READING PASSAGE =
╭──
Thursday, September 23, 2021

Hickory Tussock Moth

 

One of the stars of the field trip last Friday was this cute little hickory tussock moth, (Lophocampa caryae).  We found them on a variety of leaves, conveniently placed at the height of a WOLF Student.  The name is a bit confusing as it's host plants are hickory, pecan and walnut, but they will also feed on ash, elm, oak and willow.

Viewed from above
Just hatched- Charlie Eiseman

They are really cute when they first emerge, all yellow and juicy as captured by Charlie Eiseman.  Like most caterpillars, they munch on their eggshells to get a quick snack before eating their veggies.


Hickory Tussock Moth larva - Lophocampa caryae
 Gregarious young cats - Mathew Priebe

 

 

 

 

 

 

 

 

Now they get serious about their leaf diet, clustered together munching until there is a mere skeleton remaining.  Later instars wander off and are solitary like the ones we found today.  They will feed until ready to pupate in the fall.

While it looks cute and fuzzy, don't pet it.  The hairs cause a rash (called a contact dermatitis) in many people.  It is caused by a urushiol oil similar to that produced by poison ivy.  In addition, those hairs have microscopic barbs and if you get them on your hands and touch sensitive tissues like your eyes it can cause serious pain.

Hickory Tussock Moth - Tom Murray CC
Soon these caterpillars will wander off to form a cocoon where they will spend the winter in the leaf litter of the forest floor.  The adult moth will emerge in May, seek a mate and lay the eggs that complete the circle of their life.

Tuesday, September 21, 2021

Red Caterpillar

This red caterpillar led me on a long chase for an ID.  My friend Ben suggested it was a soft fishing lure from Bass Pro but he hadn't seen it move.  INaturalist called it a drab prominent moth larva (Misogada unicolor) but all the initial photographs of caterpillars I found were light green with tan or white racing stripes.  They did at least have the same dual exhausts!


Diving further into photographs in Bugguide I finally found some red lookalikes.  Apparently the caterpillars turn color when they are ready to pupate.  Looking closely at my photograph you can make out the pale racing stripe remnant down the back.  Measuring close to 2", it was a dramatic find.


Porch light moth- 2018
The name "drab prominent" describes the moth perfectly, so unremarkable that I forgot I had photographed it at the porch light at Bull Mills in 2018.  According to Bugguide, bronze scales on the tuft of the head are diagnostic in distinguishing the adult of this species as seen in the example to the right.  Their host plants are cottonwood and sycamore which is what we found this one on.

Finally, Misogada is a monotypic genus, meaning it has only one species.  That is my new word of the day.

Sunday, September 19, 2021

Leaf-foot Bug Birth


Several of these insects were found by WOLF students on Friday's field trip.  This is the very common and distinctive Acanthocephala terminalis, the leaf-footed bug (LFB).  The genus name comes from the Greek akanth 'thorn/spine' and kephale 'head', and refers to the spine on the front of the head.  Terminalis comes from the bright yellow-orange terminal segment of the antennae.  The "leaf-foot" is obvious on the hind leg tibia.
╰──
INPUT DATA =
╭──
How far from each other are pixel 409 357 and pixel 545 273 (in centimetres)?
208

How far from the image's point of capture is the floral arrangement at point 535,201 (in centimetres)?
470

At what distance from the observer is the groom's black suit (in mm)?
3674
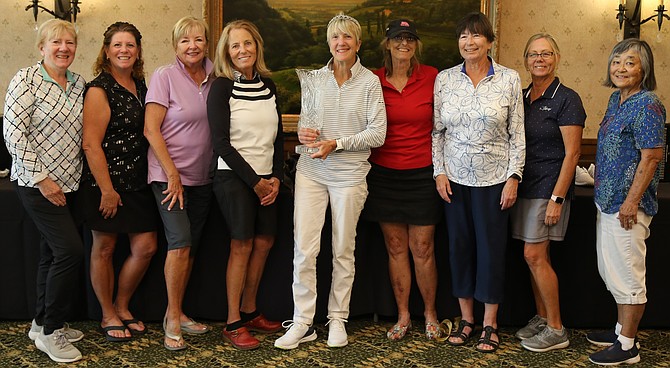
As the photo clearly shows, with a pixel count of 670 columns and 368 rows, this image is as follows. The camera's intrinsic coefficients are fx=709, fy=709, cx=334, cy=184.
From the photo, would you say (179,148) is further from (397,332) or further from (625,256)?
(625,256)

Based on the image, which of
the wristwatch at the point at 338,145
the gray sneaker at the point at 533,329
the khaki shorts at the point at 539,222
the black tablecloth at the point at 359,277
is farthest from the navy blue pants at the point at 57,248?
the gray sneaker at the point at 533,329

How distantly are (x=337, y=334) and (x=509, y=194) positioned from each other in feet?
3.52

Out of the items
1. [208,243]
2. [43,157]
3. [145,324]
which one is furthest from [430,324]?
[43,157]

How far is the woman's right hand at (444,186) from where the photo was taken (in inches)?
132

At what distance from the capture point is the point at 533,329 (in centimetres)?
356

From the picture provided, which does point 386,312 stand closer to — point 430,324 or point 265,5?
point 430,324

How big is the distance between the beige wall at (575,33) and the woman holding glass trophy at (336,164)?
2547mm

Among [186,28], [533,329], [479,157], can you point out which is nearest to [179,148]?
[186,28]

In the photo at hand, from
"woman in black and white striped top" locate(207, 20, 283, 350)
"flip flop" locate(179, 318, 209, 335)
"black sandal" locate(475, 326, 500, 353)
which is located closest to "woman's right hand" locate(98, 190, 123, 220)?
"woman in black and white striped top" locate(207, 20, 283, 350)

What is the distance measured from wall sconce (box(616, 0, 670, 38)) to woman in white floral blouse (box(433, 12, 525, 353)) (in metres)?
2.55

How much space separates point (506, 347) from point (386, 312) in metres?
0.65

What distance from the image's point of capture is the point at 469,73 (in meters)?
3.32

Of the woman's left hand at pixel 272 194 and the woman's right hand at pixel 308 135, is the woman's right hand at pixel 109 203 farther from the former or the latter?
the woman's right hand at pixel 308 135

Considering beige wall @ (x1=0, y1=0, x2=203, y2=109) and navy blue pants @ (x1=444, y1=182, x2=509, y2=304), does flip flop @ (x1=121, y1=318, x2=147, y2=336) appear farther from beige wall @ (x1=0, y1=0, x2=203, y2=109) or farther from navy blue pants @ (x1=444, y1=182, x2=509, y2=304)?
beige wall @ (x1=0, y1=0, x2=203, y2=109)
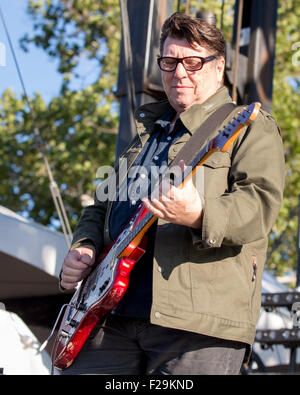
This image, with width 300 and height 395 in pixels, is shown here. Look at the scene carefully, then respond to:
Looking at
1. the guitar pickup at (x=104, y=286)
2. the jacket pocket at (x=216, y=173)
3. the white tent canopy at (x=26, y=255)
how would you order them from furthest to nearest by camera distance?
the white tent canopy at (x=26, y=255) → the guitar pickup at (x=104, y=286) → the jacket pocket at (x=216, y=173)

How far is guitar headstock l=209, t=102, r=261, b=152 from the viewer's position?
175 centimetres

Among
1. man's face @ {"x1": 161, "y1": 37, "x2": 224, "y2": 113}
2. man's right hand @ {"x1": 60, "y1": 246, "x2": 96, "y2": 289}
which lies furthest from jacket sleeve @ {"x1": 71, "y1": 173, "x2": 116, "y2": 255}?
man's face @ {"x1": 161, "y1": 37, "x2": 224, "y2": 113}

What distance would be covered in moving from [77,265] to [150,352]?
44 centimetres

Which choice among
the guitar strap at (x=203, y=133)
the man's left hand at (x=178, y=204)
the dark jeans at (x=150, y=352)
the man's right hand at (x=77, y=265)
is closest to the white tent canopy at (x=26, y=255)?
the man's right hand at (x=77, y=265)

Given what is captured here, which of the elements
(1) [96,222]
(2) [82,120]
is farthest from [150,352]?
(2) [82,120]

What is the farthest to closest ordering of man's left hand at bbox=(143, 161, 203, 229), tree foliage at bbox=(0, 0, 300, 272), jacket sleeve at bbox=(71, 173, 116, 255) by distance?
tree foliage at bbox=(0, 0, 300, 272) → jacket sleeve at bbox=(71, 173, 116, 255) → man's left hand at bbox=(143, 161, 203, 229)

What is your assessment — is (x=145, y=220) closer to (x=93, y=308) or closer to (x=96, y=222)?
(x=93, y=308)

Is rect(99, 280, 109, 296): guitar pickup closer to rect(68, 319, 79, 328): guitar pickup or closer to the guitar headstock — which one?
rect(68, 319, 79, 328): guitar pickup

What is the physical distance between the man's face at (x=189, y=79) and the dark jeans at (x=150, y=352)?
0.75 meters

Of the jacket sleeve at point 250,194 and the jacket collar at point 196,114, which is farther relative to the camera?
the jacket collar at point 196,114

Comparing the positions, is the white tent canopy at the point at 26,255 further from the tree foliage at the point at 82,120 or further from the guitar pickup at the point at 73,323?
the tree foliage at the point at 82,120

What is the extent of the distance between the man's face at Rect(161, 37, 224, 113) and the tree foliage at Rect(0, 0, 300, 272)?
29.9ft

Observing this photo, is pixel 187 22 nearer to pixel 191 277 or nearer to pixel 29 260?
pixel 191 277

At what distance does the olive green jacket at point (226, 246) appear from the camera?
179 centimetres
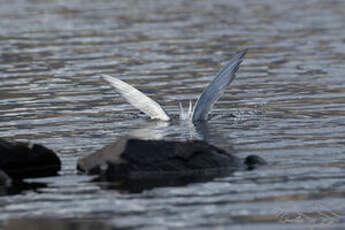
╰──
USING THE INFORMATION =
A. In the nature blog, what causes the rash from the hickory tussock moth caterpillar's hairs?
B. Rewrite the paragraph of the nature blog that begins "Diving further into photographs in Bugguide" as a short bulleted list that keeps its main facts.
C. Using the nature blog, answer yes or no to each statement and quote the words that decide it:
(i) Misogada has only one species.
(ii) The adult hickory tussock moth emerges in the fall.
(iii) The genus name Acanthocephala refers to a spine on the front of the head.

OUTPUTS IN ORDER =
A. A urushiol oil similar to that produced by poison ivy.

B.
- A deeper search of Bugguide photographs turned up some red lookalikes.
- The caterpillars apparently change color when they are ready to pupate.
- A pale remnant of the racing stripe can be made out down the back in the photograph.
- The caterpillar measured close to 2", a dramatic find.

C.
(i) Yes: "Misogada is a monotypic genus, meaning it has only one species."
(ii) No: "The adult moth will emerge in May"
(iii) Yes: "refers to the spine on the front of the head."